As far as natural food and late season hunting, sometimes it requires boot work. One year we got some early December, light/fluffy snow of about a foot. My normal areas and travel had no deer. I took a many mile hike and found the deer were bedding in a block of thick pines that was about 1/4 mile from a hillside that had beech trees. Beechnuts don't occur every year, but when they do, they're a preferred source. When I walked up on the hillside (which typically doesn't have deer in the fall if no nuts because there's no undergrowth for cover with all the mature trees) it was like a barnyard. Everything was pawed up in a foot of snow. As I said, this doesn't happen every year, so some investigation is in order.
Finally, my best winter spots have good access to them and there's only a few spots I hunt on the family farm in the winter. Deer like to move as little as possible in the cold and when there's a foot to foot and a half of snow.
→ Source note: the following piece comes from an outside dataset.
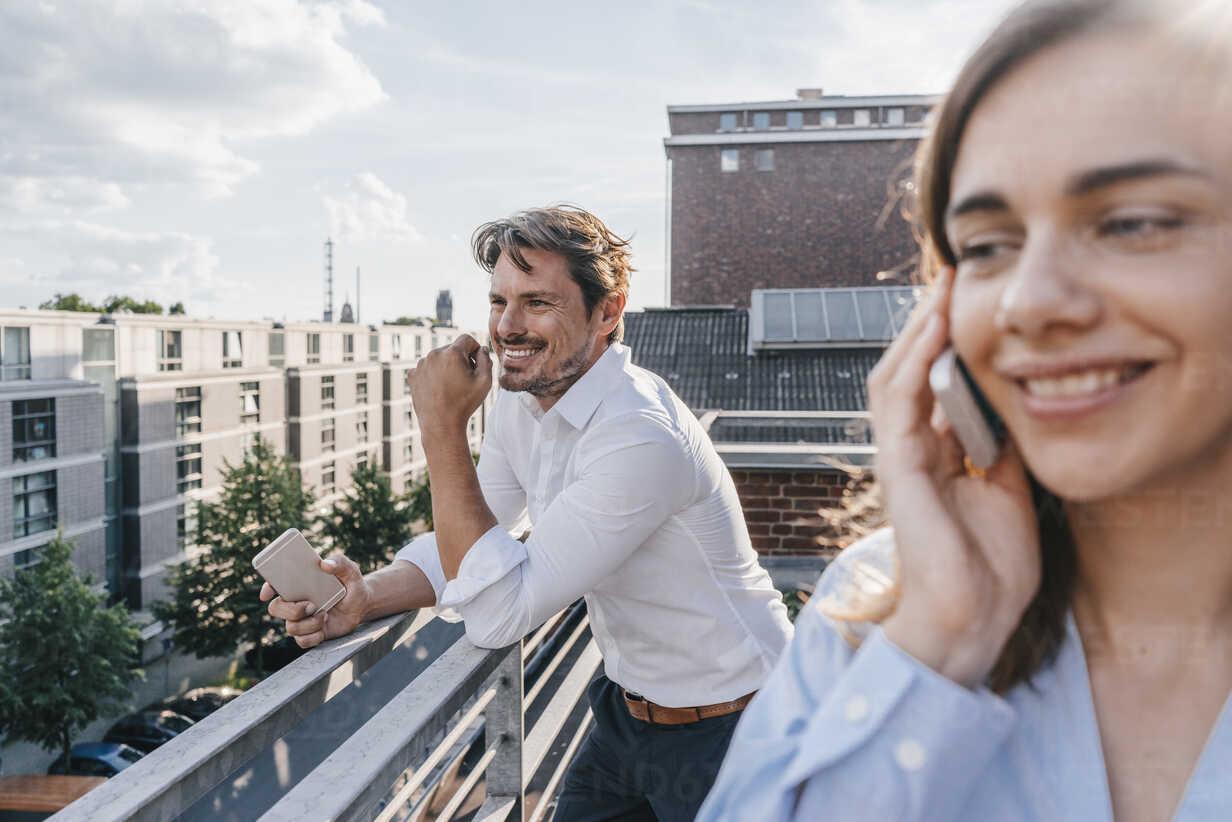 Business people standing on balcony, using smartphone - KNSF02863 - Kniel Synnatzschke/Westend61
We have a couple of apple orchards that are close to cedar/swamp bedding areas. No more than 200-300 yards. On the trails leading to and from I've got a couple corridors that I can use to sneak in and out of the travel area. You can't be on the food source and you can't be too close to the bedding because you'll spook them coming in or leaving and then they're even more nocturnal. I use ground blinds more in this time frame as well. I can slip out a lot quicker if I'm exiting a ground blind then I can lowering my bow to the ground and climbing down a tree and make much less noise doing so. Deer are super spooking in my neck of the woods right after gun season and with no foliage on the trees and still air of a winter night, sounds are magnified immensely. Also, being on the ground in a popup blind or in a blow down with some wind break is a whole lot warmer than being up in a bare tree with any amount of wind.
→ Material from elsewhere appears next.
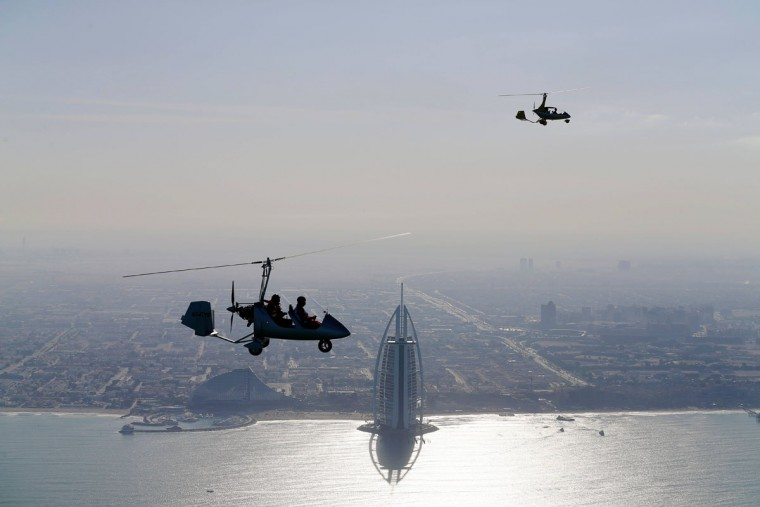 Gyrocopters fly over the capital of the United Arab Emirates, Dubai, during the World Air Games 2015, on December 9, 2015. (KARIM SAHIB/AFP/Getty Images)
Here is one blind that was put into place in early November right at the end of a swale that leads to an apple orchard. I didn't hunt until one month later but it's on an annual exit route when snow flies.
Here's some deer in the evening in a transition zone. The beginning of a long narrow apple orchard is about 50 yards from here and wraps around a hill out of sight for a quarter mile. I can drop down out of an orchard plateau that's out of sight so my entry and exit only has about 50 yards of travel where I could alert deer visibly.
Here's my daughter walking out with me from the spot with the deer are on the camera. This is above the area where the deer are at and out of site. They don't venture up into this orchard because their is no food there in the winter.